Their stated rational for this: The C89 Committee affirmed the freedom in implementation granted by K&R in not requiring the signed right shift operation to sign extend, since such a requirement might slow down fast code and since the usefulness of sign extended shifts is marginal. (Shifting a negative two’s complement
integer arithmetically right one place is not the same as dividing by two!)
So it's implementation dependent in theory. In practice, I've never seen an implementation not do an arithmetic shift right when the left operand is signed.
No, you don't get fractional numbers like 0.5 when working with integers. The results can be easily explained when you look at the binary representations of the two numbers:
65535: 00000000000000001111111111111111
-65535: 11111111111111110000000000000001
Bit shifting to the right one bit, and extending at the left (note that this is implementation dependant, thanks Trent):
65535 >> 1: 00000000000000000111111111111111
-65535 >> 1: 11111111111111111000000000000000
Convert back to decimal:
65535 >> 1 = 32767
-65535 >> 1 = -32768
The C specification does not specify if the sign bit is shifted over or not. It is implementation dependent.
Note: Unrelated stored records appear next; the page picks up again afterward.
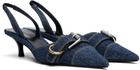 Givenchy Navy Voyou Slingback Heels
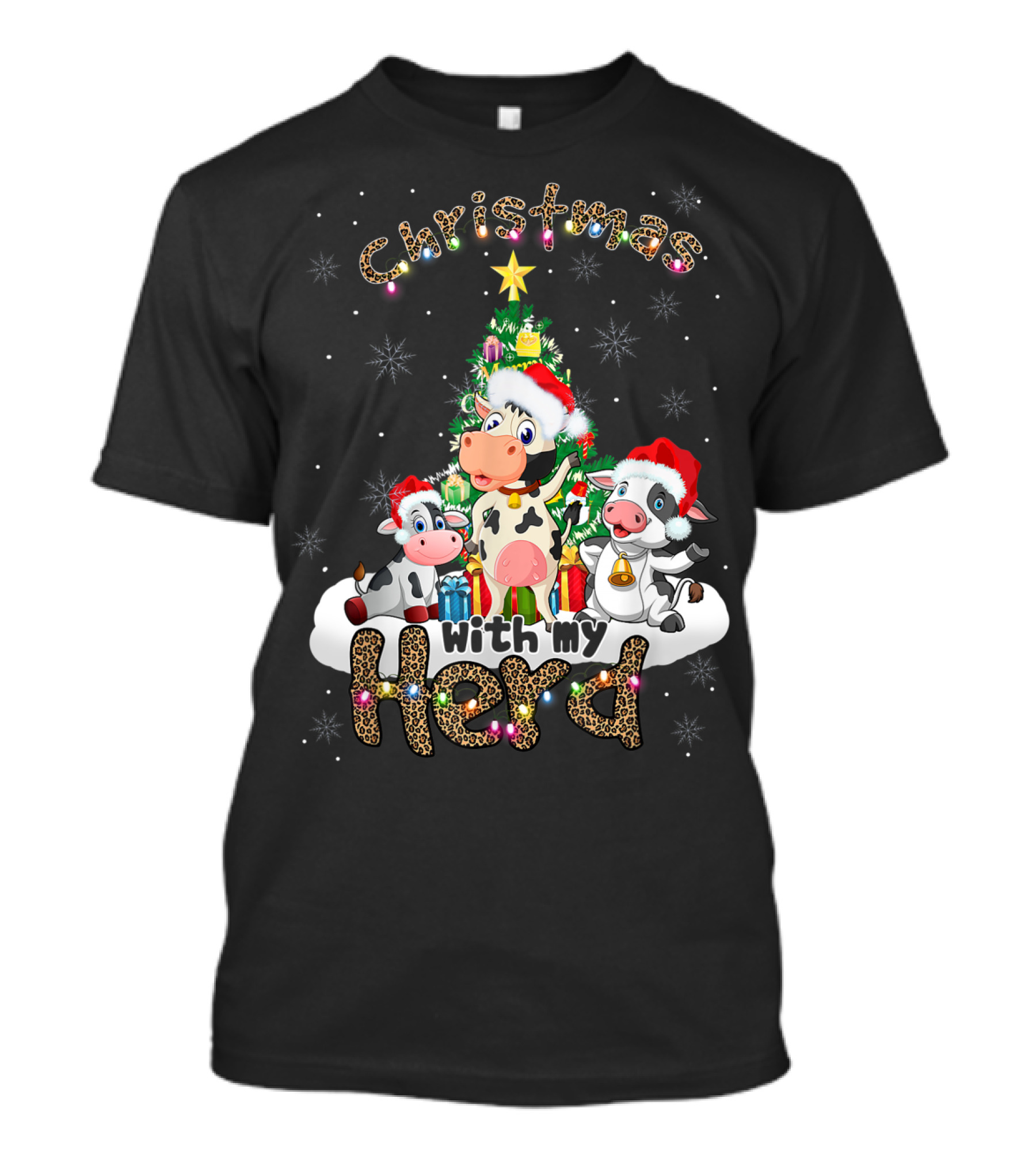 Christmas With My Herd Cow Cattle Farmer Festive Holiday Tree T-Shirt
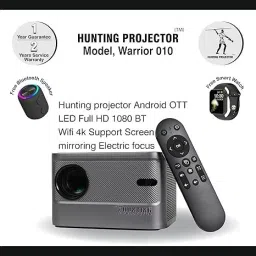 HUNTING PROJECTOR Warrior 010 (850 ANSI /LAMP Life 30000 HRS/Full HD 1080 4K Support) (8000 lm / 1 Speaker / Wireless / Remote Controller) Portable Projector image 4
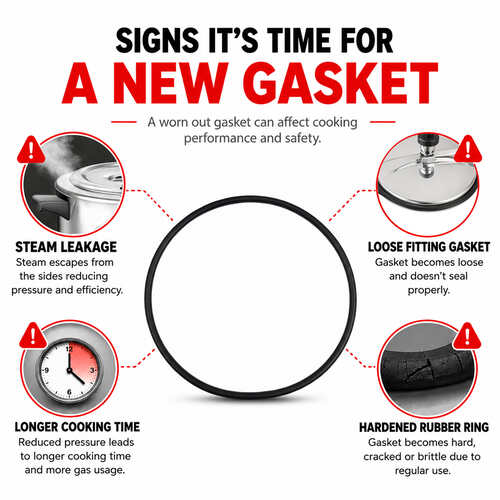 Prestige Nakshatra Inner Lid Pressure Cooker Gasket, 1.5 & 2 Litres - Black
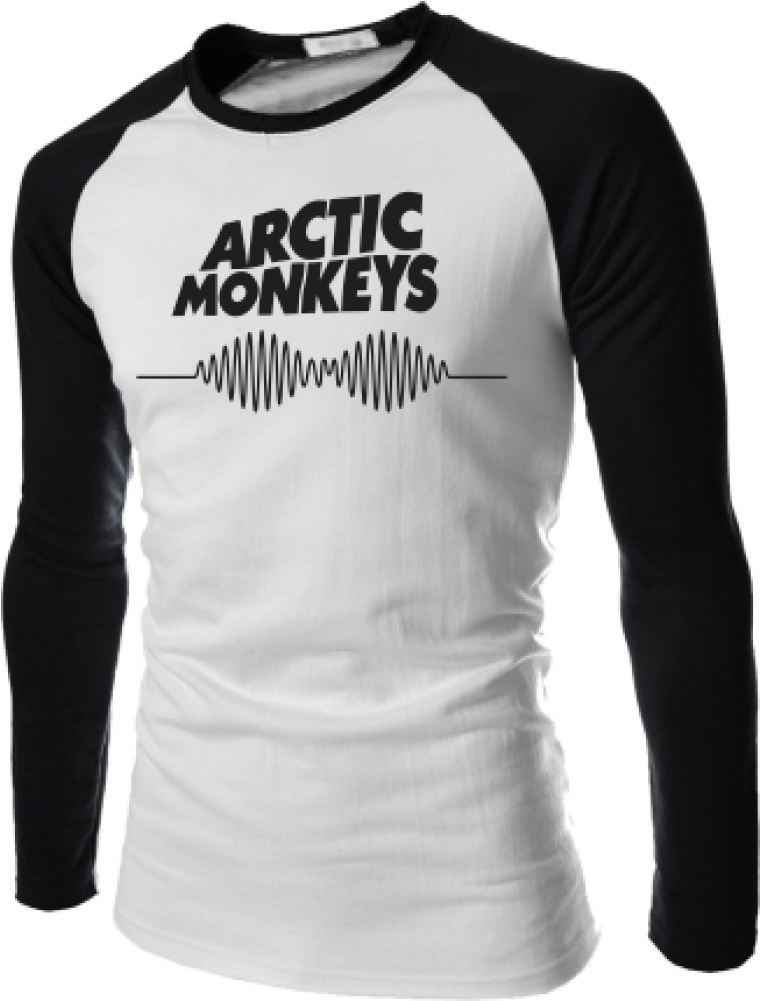 北極 桌布 壁紙 — 一件黑白棒球風格T恤，印有粗體 'ARCTIC MONKEYS' 文字和聲波圖案。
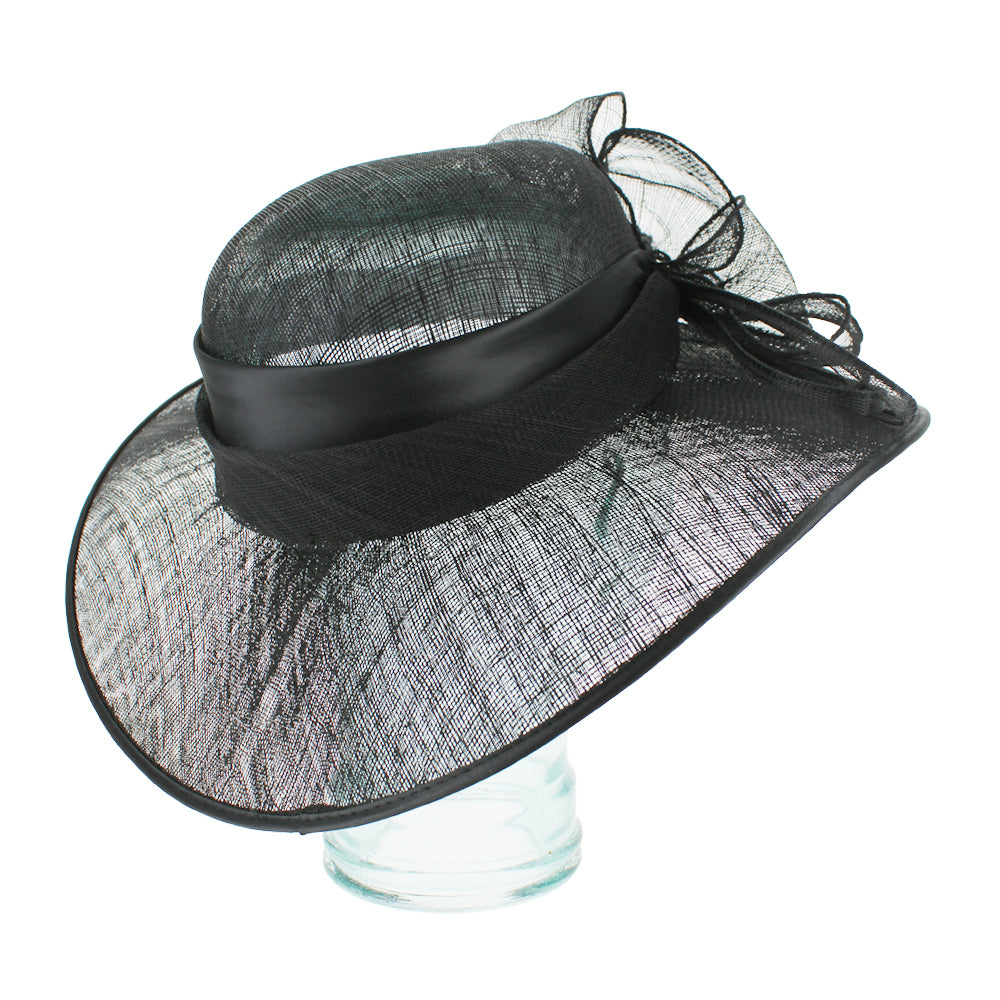 Black medium brim dress hat in sinamay straw with refined lightweight design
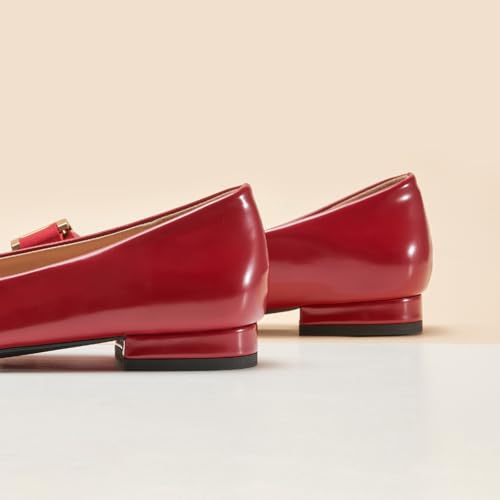 C.Paravano Women's Ballet Flats with Round Toe | Bow & Metallic Buckle | Soft Leather Slip-Ons for Work Commute, Office & Date Nights | Dress Shoes for All-Day Wear(8,Red)3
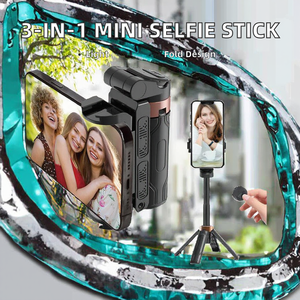 ポケットミニアルミ合金自撮り棒折りたたみ可能<span class=keywords><strong>3</strong></span> in 1伸縮式グリップフォン撮影三脚スタンドBTリモコン付き - Product Image 2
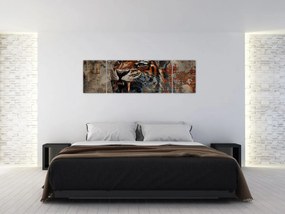 Obraz - Tygrys z cegieł (170x50 cm)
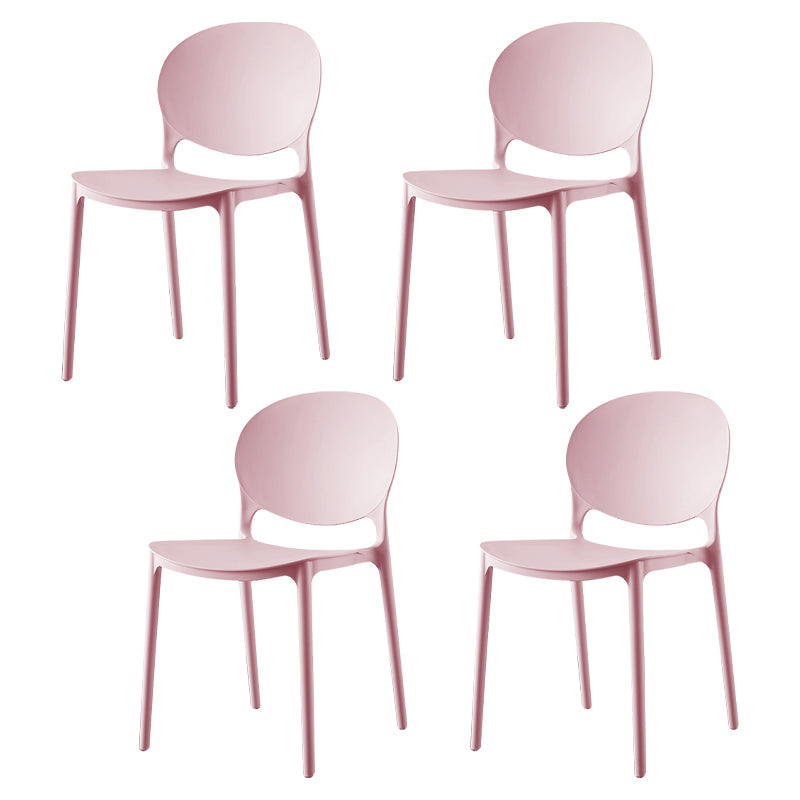 Chaise de salle à manger scandinave en plastique, dossier ouvert, finition mate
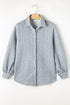 Cable Texture Button Front Puff Sleeve Shacket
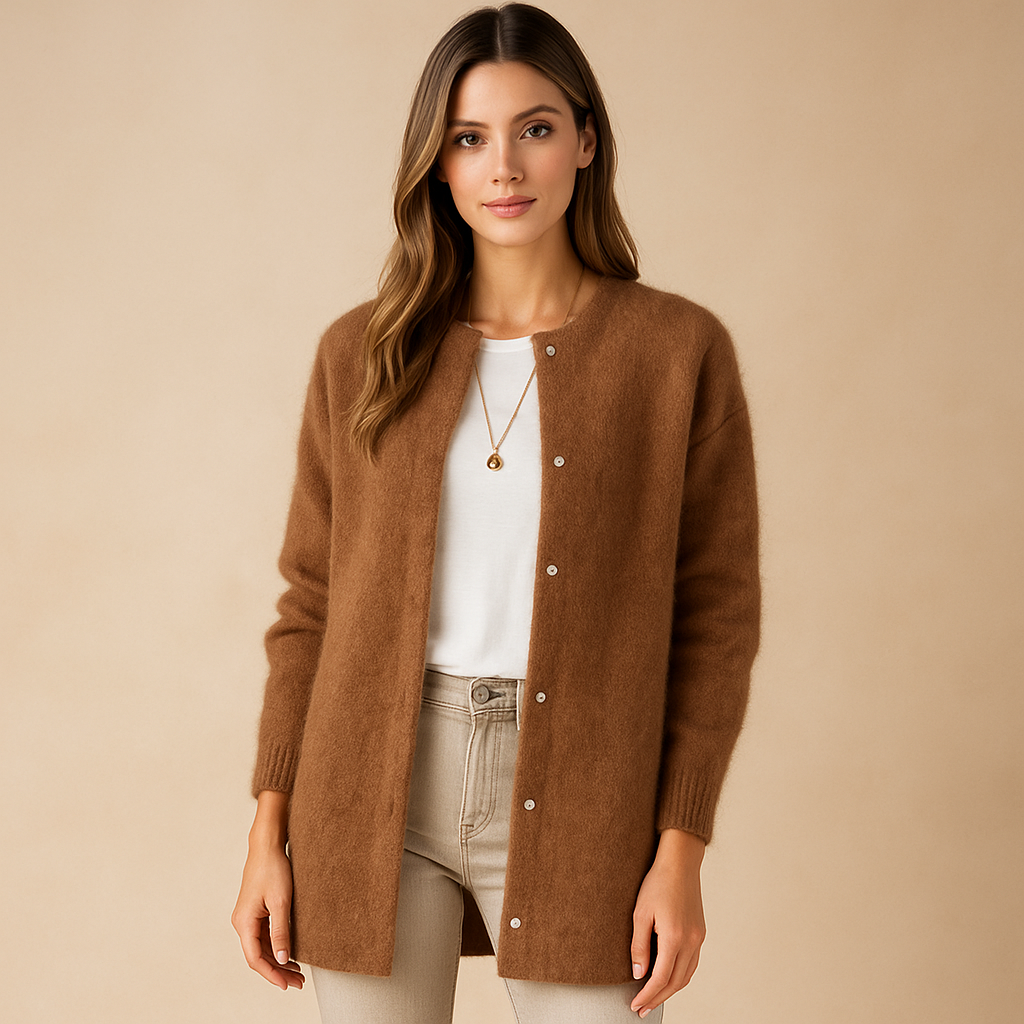Cardigan mujer largo botones frontales aire minimalista - Clara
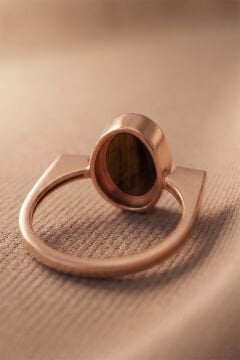 Geometrik Tasarım Kaplangözü Taşlı Kadın Gümüş Yüzük 20 - Rose Rengi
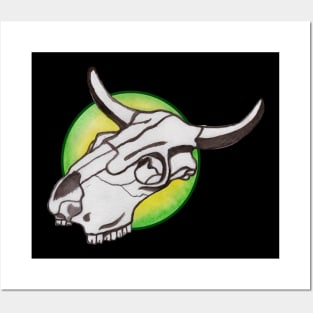 Cow Skull In Green Circle Posters and Art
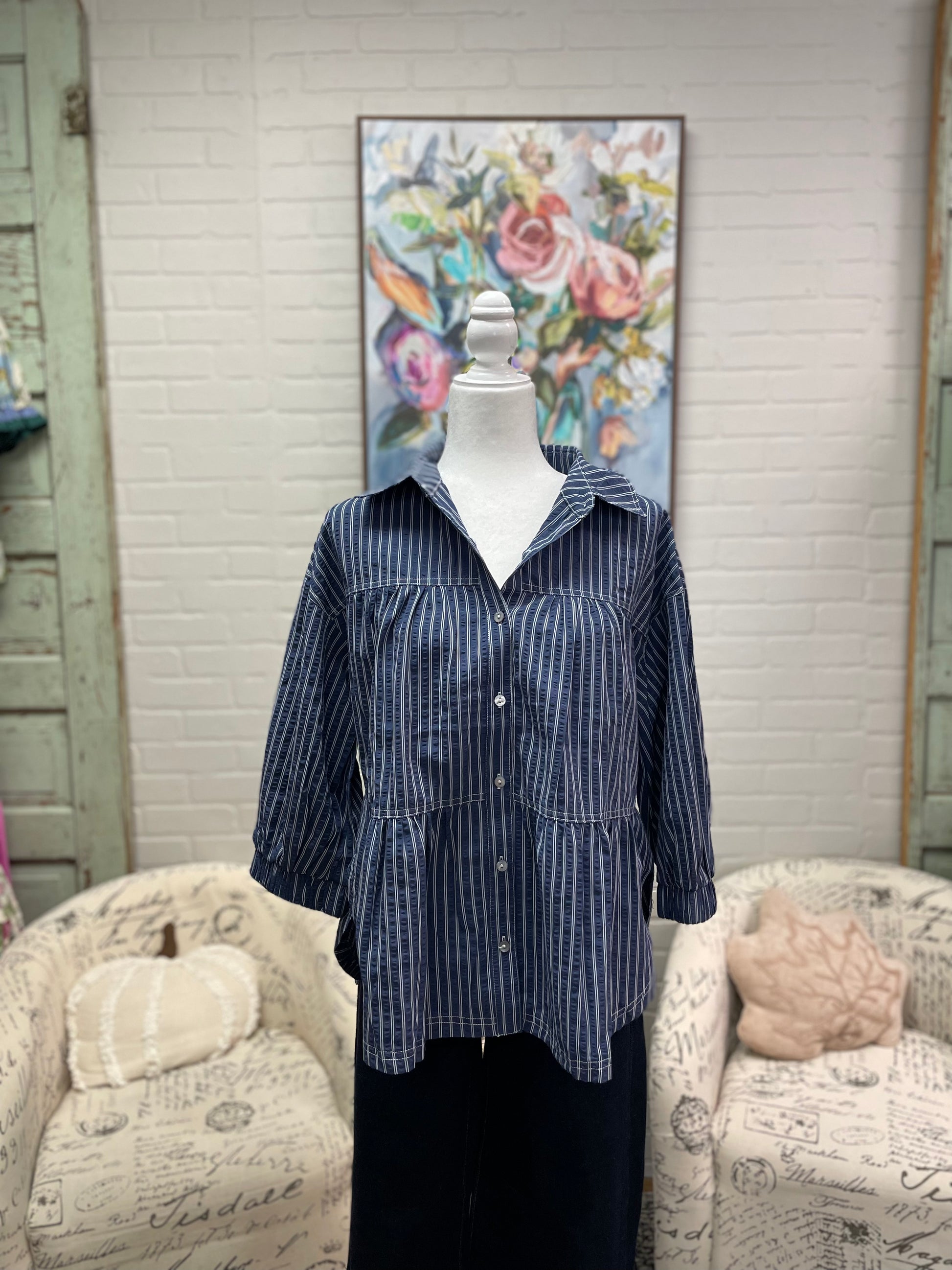 Navy Striped Shirt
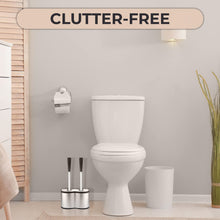Load image into Gallery viewer, UMIEN Toilet Brush and Plunger Set - Stainless Steel Plunger and Toilet Brush Combo with Freestanding Canister - Modern and Sleek Bathroom Cleaning Accessories
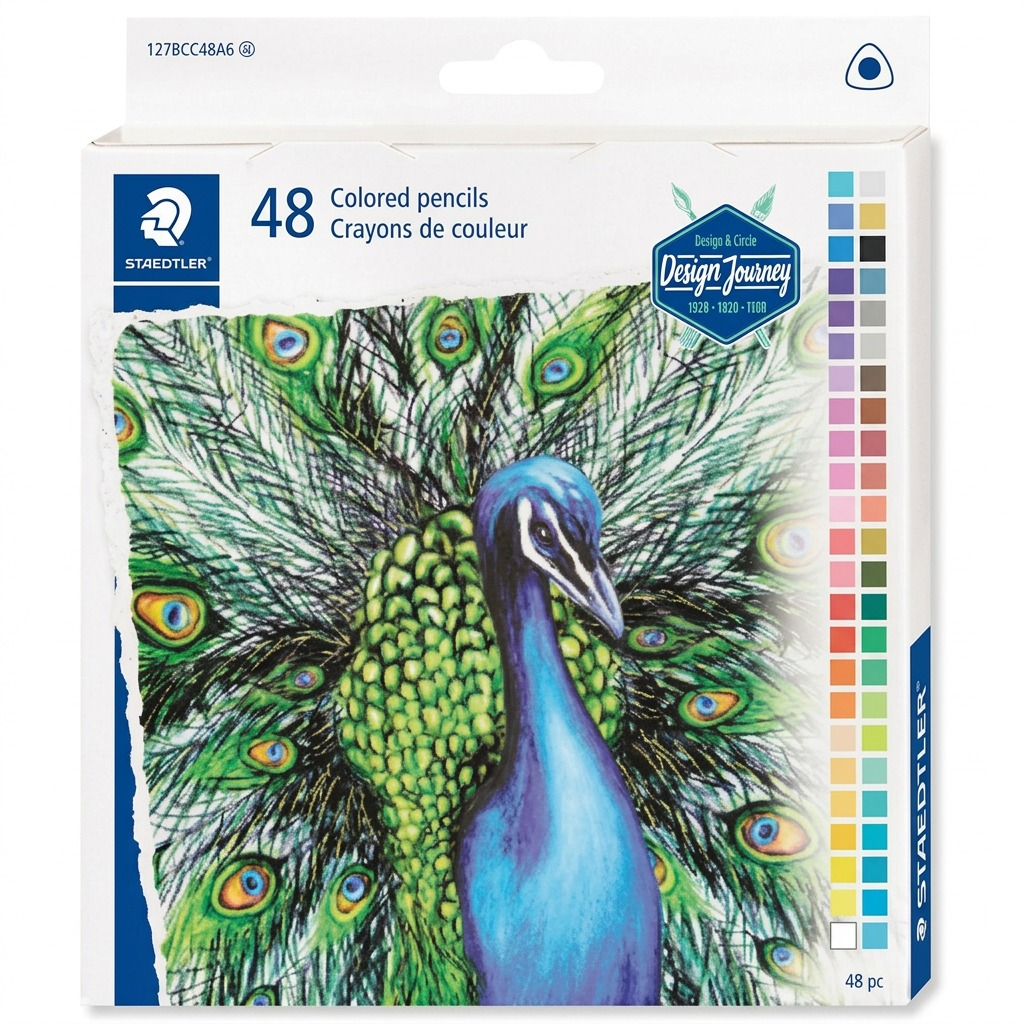 A high-resolution, pure product hero shot of the 127BCC48A6 Staedtler 48 coloured pencils set.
When you right-shift, the least-significant-bit is discarded.
0xFFFF = 0 1111 1111 1111 1111, which right-shifts to give 0 0111 1111 1111 1111 = 0x7FFF
-0xFFFF = 1 0000 0000 0000 0001 (2s complement), which right-shifts to 1 1000 0000 0000 0000 = -0x8000
A-1: Yes. 0xffff >> 1 is 0x7fff or 32767. I'm not sure what -0xffff does. That's peculiar.
A-2: Shifting is not the same thing as dividing. It is bit shifting—a primitive binary operation. That it sometimes can be used for some types of division is convenient, but not always the same.
Beneath the C level, machines have a CPU core which is entirely integer or scalar. Although these days every desktop CPU has an FPU, this was not always the case and even today embedded systems are made with no floating point instructions.
Today's programming paradigms and CPU designs and languages date from the era where the FPU might not even exist.
So, CPU instructions implement fixed point operations, generally treated as purely integer ops. Only if a program declares items of float or double will any fractions exist. (Well, you can use the CPU ops for "fixed point" with fractions but that is now and always was quite rare.)
Regardless of what was required by a language standard committee years ago, all reasonable machines propagate the sign bit on right shifts of signed numbers. Right shifts of unsigned values shift in zeroes on the left. The bits shifted out on the right are dropped on the floor.
To further your understanding you will need to investigate "twos-complement arithmetic".